Animal Shelter issue 3
Art, Sex, Literature
Semiotext(e) is pleased to announce issue 3 of its occasional intellectual journal Animal Shelter, founded and edited by Hedi El Kholti. Fleeting, ephemeral, nondigital, and nonhierarchical, Animal Shelter is, as Alex Gartenfeld wrote in Interview, “a loose collection of texts, sequenced like a mixtape,” focused yet eclectic. Animal Shelter 2 (2012) evoked a world drifting in limbo. The new issue seeks the roots of our present malaise by moving out to places usually considered ‘obscure’ or ‘exotic’: Argentina, the West Indies, Mali, rural Florida. Animal Shelter 3 features fiction, philosophy, poetry, analysis, & interviews, with an accent on archival documents. In this issue:
A short story by Tisa Bryant on the afterlife of Antiguan slavery
A short story by Michael Carroll on sex & languor in Key West
Jean Eustache in conversation with Wade Novy
Pierre Guyotat on childhood, pubescence, poetry
A short story and collage by Richard Hawkins
Guy Hocquenghem on the imperialism of the couple
An unpublished Cookie Mueller short story
Grace Ndiritu on responsible tourism
A short story by Dalia Rosetti on jailhouse tattoos
A poem by Heathcote Williams on Otto Muehl & animal liberation
Other contributors include: Melissa Barrett, Robert Dewhurst, Tony Duvert, Iris Klein, Fernanda Laguna, Lodovico Pignatti Morano, Jean-Jacques Schuhl, Noura Wedell.
Art by: Gary Lee Boas, Shannon Durbin, Matt Fishbeck, Kathryn Garcia, Mim Goodman, Peter Hujar, Eli Langer, Tracy Nakayama, Grace Ndiritu, Warren Neidich, A. L. Steiner…
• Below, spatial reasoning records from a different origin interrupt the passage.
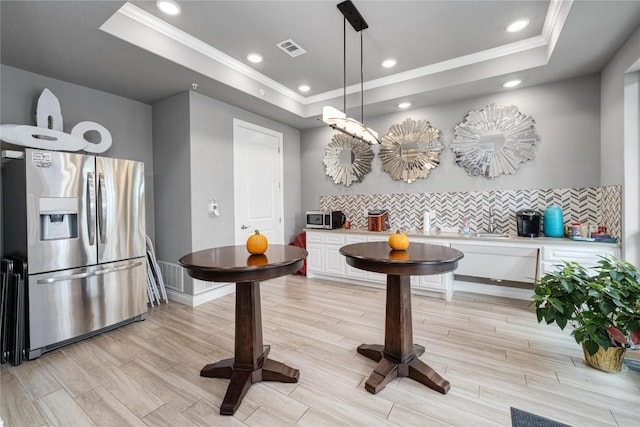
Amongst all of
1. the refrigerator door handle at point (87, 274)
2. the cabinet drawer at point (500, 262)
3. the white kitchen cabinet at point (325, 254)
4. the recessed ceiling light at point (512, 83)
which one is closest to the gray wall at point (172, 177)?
the refrigerator door handle at point (87, 274)

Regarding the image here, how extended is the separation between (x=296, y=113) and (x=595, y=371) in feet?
14.2

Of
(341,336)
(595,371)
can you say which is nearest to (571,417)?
(595,371)

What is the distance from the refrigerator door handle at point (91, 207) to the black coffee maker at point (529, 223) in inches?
180

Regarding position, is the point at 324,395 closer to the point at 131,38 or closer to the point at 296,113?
the point at 131,38

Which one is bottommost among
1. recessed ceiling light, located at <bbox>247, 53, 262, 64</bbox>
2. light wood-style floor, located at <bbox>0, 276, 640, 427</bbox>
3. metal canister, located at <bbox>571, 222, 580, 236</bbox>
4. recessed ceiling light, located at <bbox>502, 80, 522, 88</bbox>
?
light wood-style floor, located at <bbox>0, 276, 640, 427</bbox>

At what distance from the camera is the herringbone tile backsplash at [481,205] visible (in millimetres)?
3107

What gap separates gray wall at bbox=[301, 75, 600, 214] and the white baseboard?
3000mm

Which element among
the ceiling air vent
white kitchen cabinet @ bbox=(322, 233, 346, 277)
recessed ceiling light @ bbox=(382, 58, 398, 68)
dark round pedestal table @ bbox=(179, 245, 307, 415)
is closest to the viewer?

“We learned the terms animal ‘kingdom’ and vegetal ‘kingdom’ in school. We must consider other kingdoms, other histories, other reasons alongside our own. I remember that for a long time we thought that certain human populations were not fully human. The Indians discovered by the Spanish, who were brought to Valladolid, were at the center of a great controversy: are they human? People who were well-born and cultivated asked themselves the question…To return to animals, no saint has ever denigrated them. All the greatest saints included animals in their great love. The role of poetry, in the largest sense of the term, is to remind us of this.”